The following proposal was presented by Mark Ugoretz at the Re-Envisioning Retirement Security Conference [1] on October 21, 2009.
The Guaranteed Benefit Plan
The Guaranteed Benefit Plan [2] (GBP), developed by The ERISA Industry Committee [3] (ERIC), is part of a more comprehensive ERIC proposal covering retirement, health and other life security benefits titled, the “New Benefit Platform for Life Security.”
The GBP would provide retirement income in the form of a hybrid account-based retirement arrangement, such as a cash balance plan, reflecting elements of both defined benefit and defined contribution plans. At a minimum, the GBP would guarantee the principal that employers and employees contributed to the plan. In addition the GBP could establish a minimum investment credit that would apply to the balance of each individual account. The interest credit could be a fixed guarantee (e.g., three percent) or an index (e.g., composite corporate bond rate), that is, not unlike the arrangements of current cash balance arrangements.

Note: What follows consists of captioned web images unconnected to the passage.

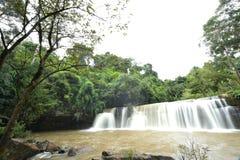 Wasserfall im grünen Wald Lizenzfreies Stockbild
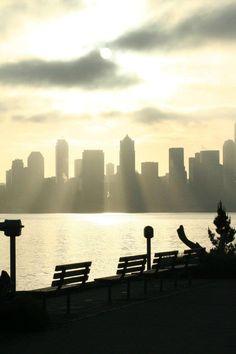 Oooh! Ahhhh! Seattle, as seen from Alki, courtesy 'hansonarch'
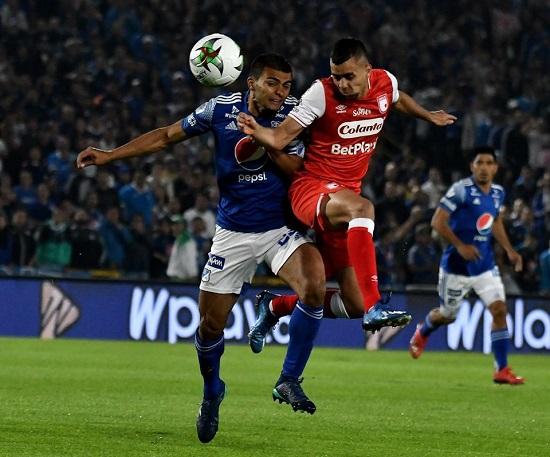 John Duque (izq) y Daniel Giraldo (der) a la disputa del balón, tan cerrada como el clásico. Imagen: Dimayor Facebook.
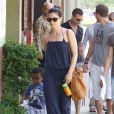 Sandra Bullock emmène son fils Louis faire quelques achats chez les antiquaires à Los Angeles, le 28 avril 2012.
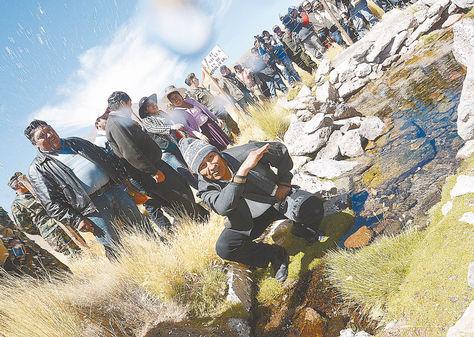 Visita. El presidente Morales inspecciona el primer ojo de agua en el Silala y moja a periodistas.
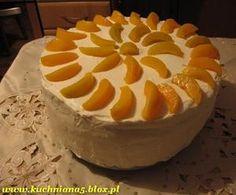 Tort z bitą śmietaną i brzoskwiniami - przepisy.net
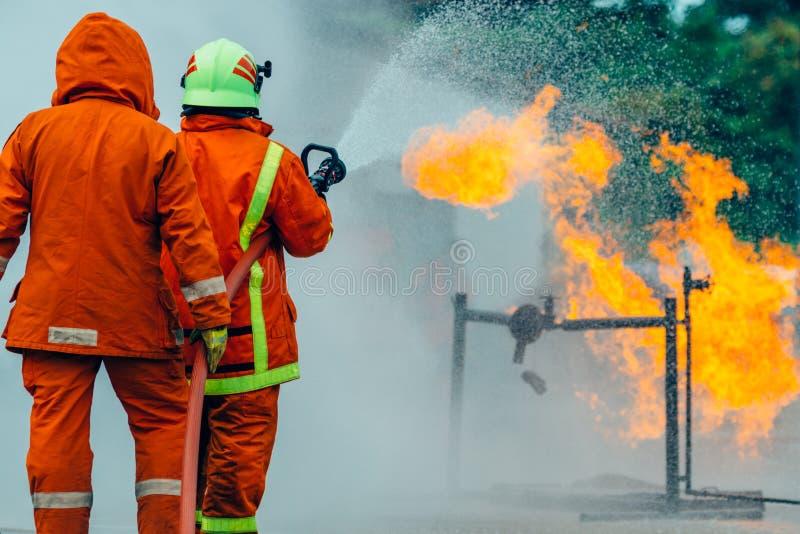 O treinamento do sapador-bombeiro foto de stock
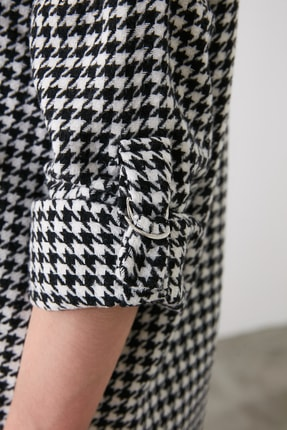 TRENDYOLMİLLA Siyah Kazayağı Ceket Gömlek TWOAW20GO0159 4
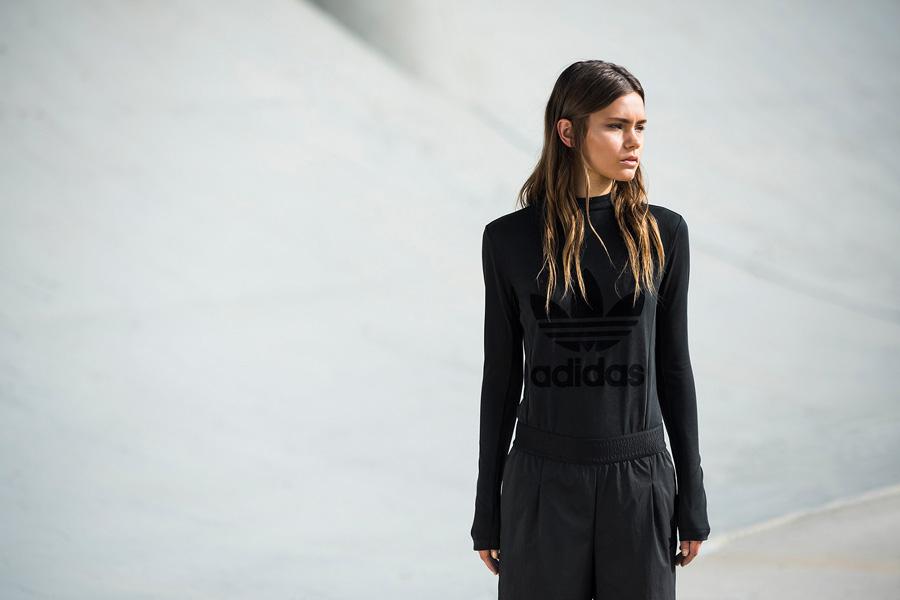 adidas Originals — Regista — černé tričko s dlouhým rukávem — dámské — sportovní oblečení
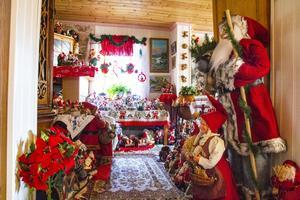 Att öppna dörren till Astrid Hebnes röda lilla stuga är som att träda in i ett riktigt tomteland.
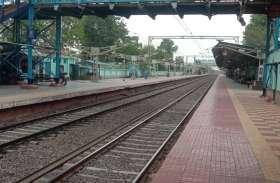 कोरोना के खौफ से ट्रेनों में घटी यात्रियों की संख्या, फिर थम न जाए रेल के पहिएं, स्टेशन पर पसरा सन्नाटा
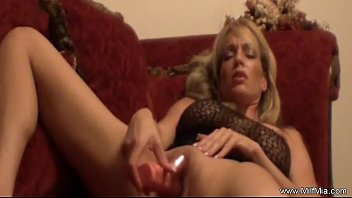 xxarxx MILF On A Red Couch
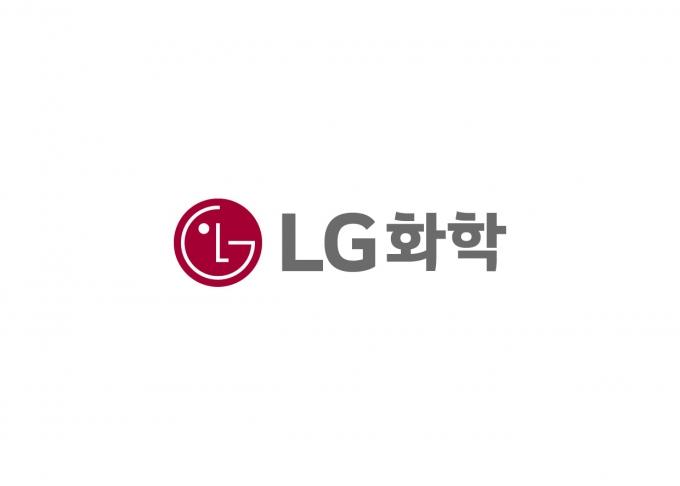 [특징주] LG에너지솔루션 출범 첫날… LG화학 상승세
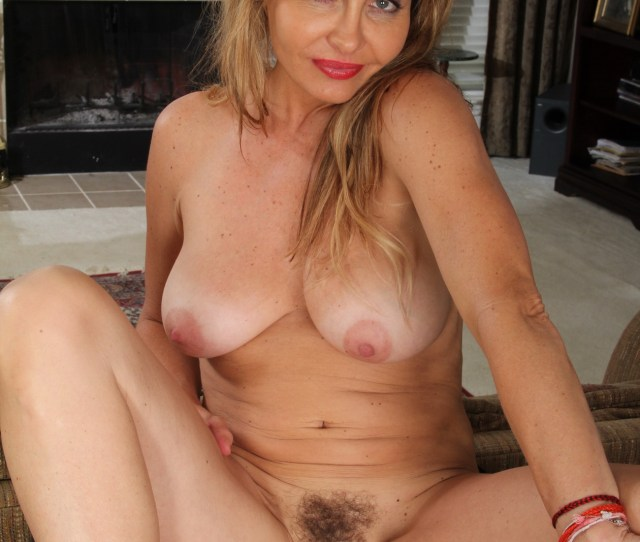 Real Wifes Naked Tgp Self Suck Mpg Signs Of Latex Condom Allergy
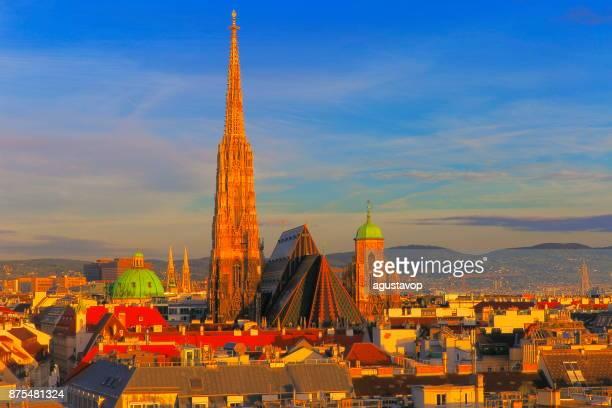 Oben genannten Wiener Stadtbild und Stephansdom Dach, urban Skyline bei Sonnenuntergang-Wien, Österreich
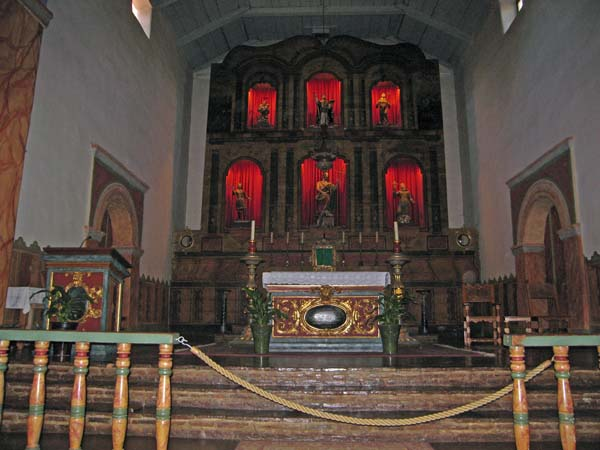 A closer look at the altar and the reredos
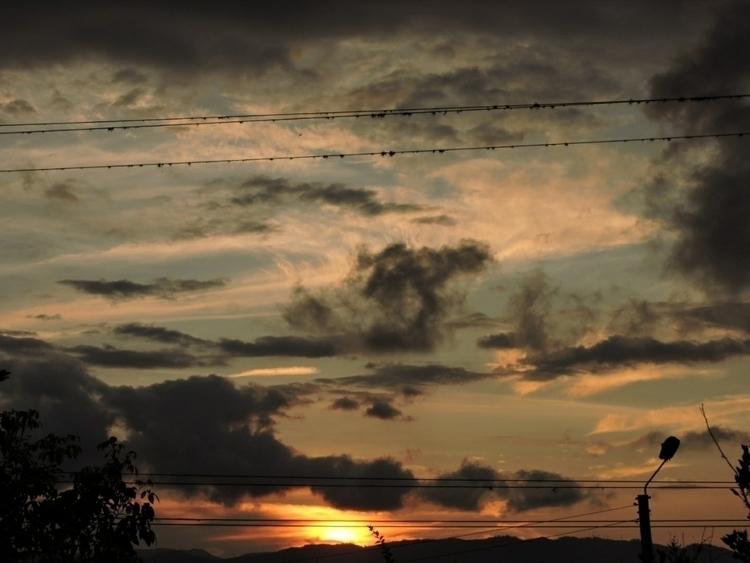 Amateur sunset shot. Submitted  - cjduarte71 | ello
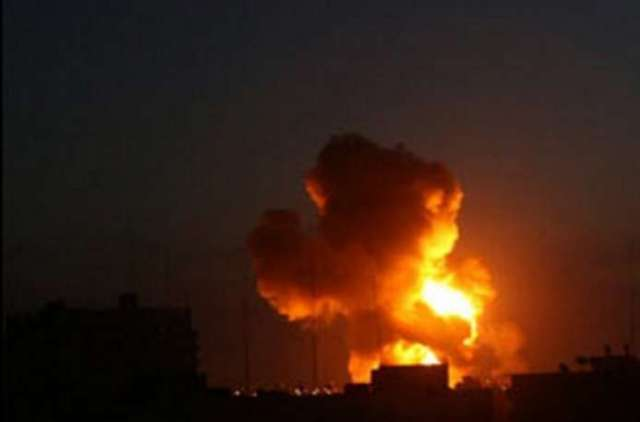 سلسلة غارات صهيونية عنيفة على أراضٍ زراعية شرق مدينة غزة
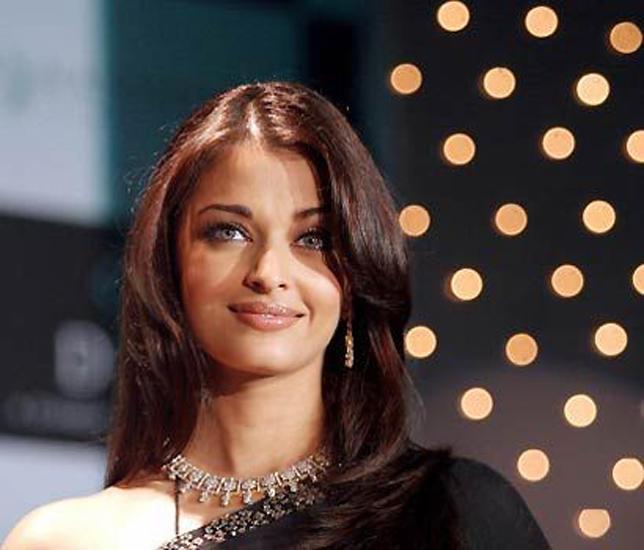 Aishwarya Stunning Face Look Still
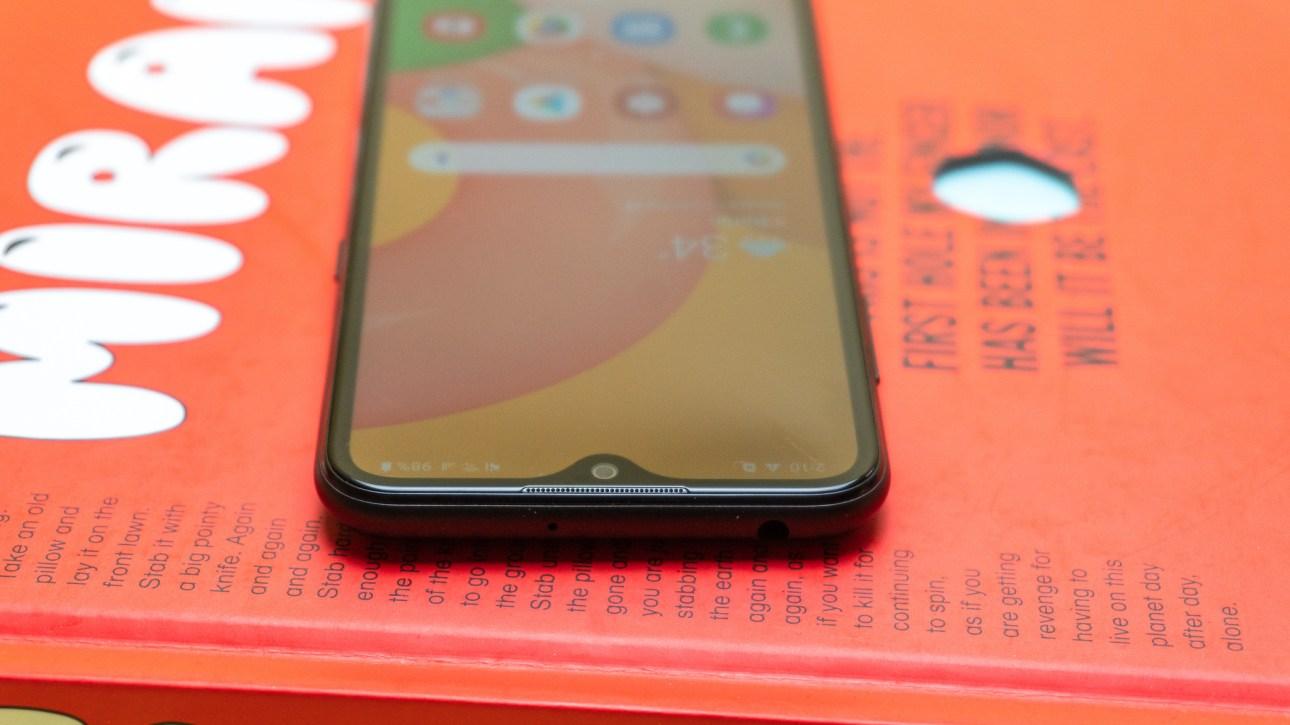 Вид сверху на Samsung Galaxy A01 с каплевидным вырезом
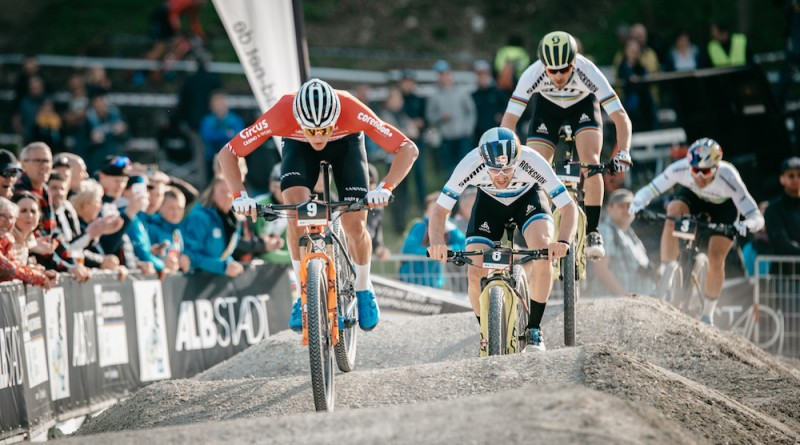 Van-der-Poel_Forster_Schurter_waves_WC19_Albstadt_Short-Track_men_by-Traian-Olinici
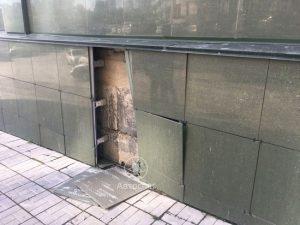 Мотоциклист в Новосибирске, уходя от аварии, врезался головой в бизнес-центр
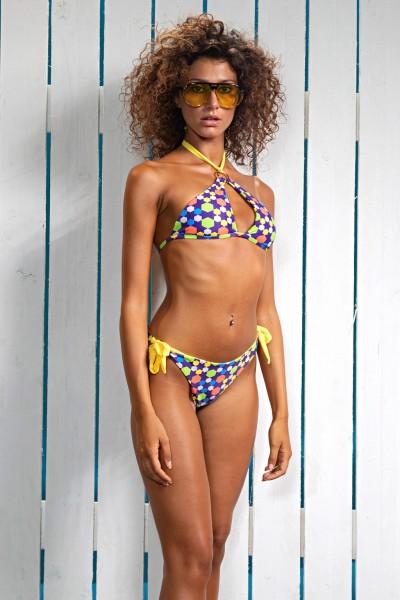 Acquista il bikini con reggiseno a triangolo modello vela Sweet Years in fantasia multicolor della collezione estate 2021.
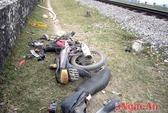 Tàu hỏa đâm xe máy, một người nguy kịch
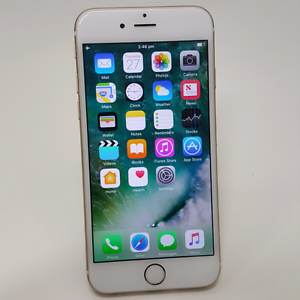 AS NEW IPHONE 6 64GB GOLD SILVER SPACE GRAY AND CABLE Southport Gold Coast City Preview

Independent Benefits Administrators would administer the accounts including selecting investments and assuming liabilities for contractual and other common-law obligations (similar to existing ERISA fiduciary responsibilities). Employers would have only limited fiduciary responsibilities, primarily in selecting an independent benefit administrator. Benefit Administrators would be either competitive, non-governmental for-profit or non-profit entities that would arrange with retirement product and service vendors for retirement arrangements.
Employers would select one or more Benefits Administrators and could make contributions to the GBP on behalf of their employees but would not be required to do so. Employees could also contribute. The benefits administrators would be the guarantor of the minimum investment credit for the GBP. Further, the GBP would be guaranteed by the Pension Benefit Guaranty Corporation (PBGC).
The GBP would pay out benefits only as a stream of payments or in an annuity form. Joint and survivor annuities would be available and spouses of participants would have equivalent rights and protections that currently exist under ERISA. A single federal regulator could provide regulatory oversight although the exact structure is flexible, it would be nationally uniform across the country and state laws would not apply.
In addition to the GBP, benefits administrators would offer a separate Retirement Savings Plan, which would be similar to a 401(k), and Short-Term Security Accounts, to provide a vehicle for non-retirement savings. Pre-retirement withdrawals would be permitted from the Short-Term Security Accounts.